Over the weekend, Elite World Group launched e1972, a size-less luxury brand headed up by Elite CEO and chief creative officer Julia Haart. The collection is 98% made-to-order, Haart said.

Rather than using standard sizes, e1972 uses body-scanning technology to create garments made specifically for a shopper’s body shape and size. Customers can take their own measurements from home using the e1972 app.

“With a normal brand, if you want something made-to-measure, it’s going to take six to nine months. For us, it takes four to six weeks, because I have all small ateliers working for me,” said Haart. E1972 is working with smaller ateliers, many of which are struggling because they’re not working with the big conglomerates. They have available time to take on new projects and can produce garments quickly.

Haart said her approach to made-to-measure clothing will also reduce the cost of the brand’s luxury garments, given that e1972 will have “almost no overhead,” she said. A faux fur, faux alligator dress sells for $12,695, while a metallic moto coat and matching mini skirt are $5,015.

Elite’s 32 agencies will act as e1972 stores: Customers wanting an experience and to get fitted in-person versus through an app can go there for a glass of champagne and a fitting.

“Customers get to order something that is custom-made in their size without feeling body-shamed, and it can be delivered to their door and ordered from their bedroom,” said Haart.

It’s not just new brands tackling made-to-order garments this year. Industry veterans are moving into this space as well.

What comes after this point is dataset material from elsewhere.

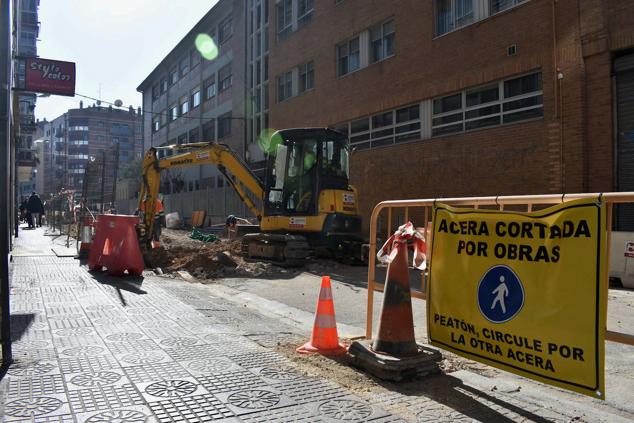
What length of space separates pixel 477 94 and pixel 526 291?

Leading into the brand’s 15th anniversary, Rebecca Minkoff announced over the weekend a unisex children’s collection, Little Minkoff, for ages 4-12. The brand is working with technology company Resonance to get the collection up and running. Rebecca Minkoff is using Resonance’s proprietary software platform, create.ONE, to make garments from the children’s collection as soon as an order is placed. In 2017, Resonance was working with three companies but was up to seven by October 2018.

Products from the children’s collection are ready within seven to nine days of the order. By operating this way, the brand hopes to avoid excess inventory in warehouses and discarded items in landfills.

“We want to test it this [with children’s], and you can use your imagination for how we can use this for other parts of our brand,” said Rebecca Minkoff. “But we want it to be as pervasive as possible.”